How does Databricks Assistant differ from other tools like ChatGPT?
While the above is pretty cool, these are all things we have seen a lot in the past half year with other tools like ChatGPT, GitHub Copilot, Google Bard, … So, what’s the added value of the Assistant then exactly?
A very powerful feature of the Databricks Assistant is that it automatically integrates additional context from your workspace. In order to provide more accurate responses, it considers code and comments from within your notebooks, but also Unity Catalog metadata like table schema, comments, tags, …
Tables that are used a lot, will also be more favored in the answers.
Let’s use the following case as an example. There is a basic table ‘sales’ that contains the sales of different stores. The table looks like below

If we ask the Databricks assistant “Give me a SQL query that returns the total sales per store”, we get the expected result.

Now assume that the company has some corporate jargon ‘SCBIM’ which stands for ‘Store Controlled By Independent Manager’. If we ask the sales per SCBIM to the Assistant, it doesn’t know what to return, because it doesn’t know the meaning of the abbreviation.

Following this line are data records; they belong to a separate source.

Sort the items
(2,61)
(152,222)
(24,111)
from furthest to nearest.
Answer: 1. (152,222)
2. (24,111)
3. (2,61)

Within Unity Catalog, there is the option to add comments to tables. If we now add the comment “Sales per SCBIM” to the table, and ask the question above again, we see that we get a different answer.

The Assistant now returns the desired query.

While the case above is a relatively basic one, the Assistant can also provide help in more complex scenarios. The more the Assistant is used, the more it will remember typical query patterns, and understand the specific business logic.
Things to keep in mind
The first thing to know is that the Assistant uses table and column metadata, but it doesn’t know what’s actually stored inside the rows of the table. If there were columns containing specific corporate jargon, it would not be able to use this info at the moment. This is something we’ll probably see more once LakehouseIQ is entirely rolled out.
Secondly, the Assistant will never execute code on your behalf. It always requires the user to validate the code/query, add it to a cell and execute it. This is something important. While probably all of us used ChatGPT or other LLMs to get good results, we have all faced cases where the model returned answers that didn’t make sense (called hallucination). This is also the case for the Databricks Assistant, as it can return answers or questions that are not what you are looking for.
In the example below, the Assistant returns a query with non-existent tables. At the end, it mentions that the tables in the query should be replaced by the ones being used in the notebook, but at that time there were no similar tables used in the notebook.

Finally, at the time of writing it is not entirely clear which LLM is used by the Assistant. In the documentation it is mentioned that the model uses Azure OpenAI Services. By asking it some specific questions, it appears that the cutoff date is somewhere in the second half of 2021 (It thought the most recent Data & AI Summit was in May 2021). This makes us assume it will be using GPT3.5. This is something that should be kept in mind when asking questions to the Assistant. As mentioned above, it is fine-tuned on more recent Databricks documentation, but it is not clear how far this goes. For example, will it also be aware of the most recent Spark, Delta Lake, … releases? Like always, it remains important to be careful with the answers.

Conclusion
With the Databricks Assistant we have a new tool available that will help users in accessing their data assets. As the Assistant seamlessly integrates into the Databricks workspace, it can be used by data engineers, analysts and scientists to speed up their day-to-day tasks. While there are currently many tools available for programming, this one stands out because it automatically includes almost all your business knowledge that is kept inside your lakehouse.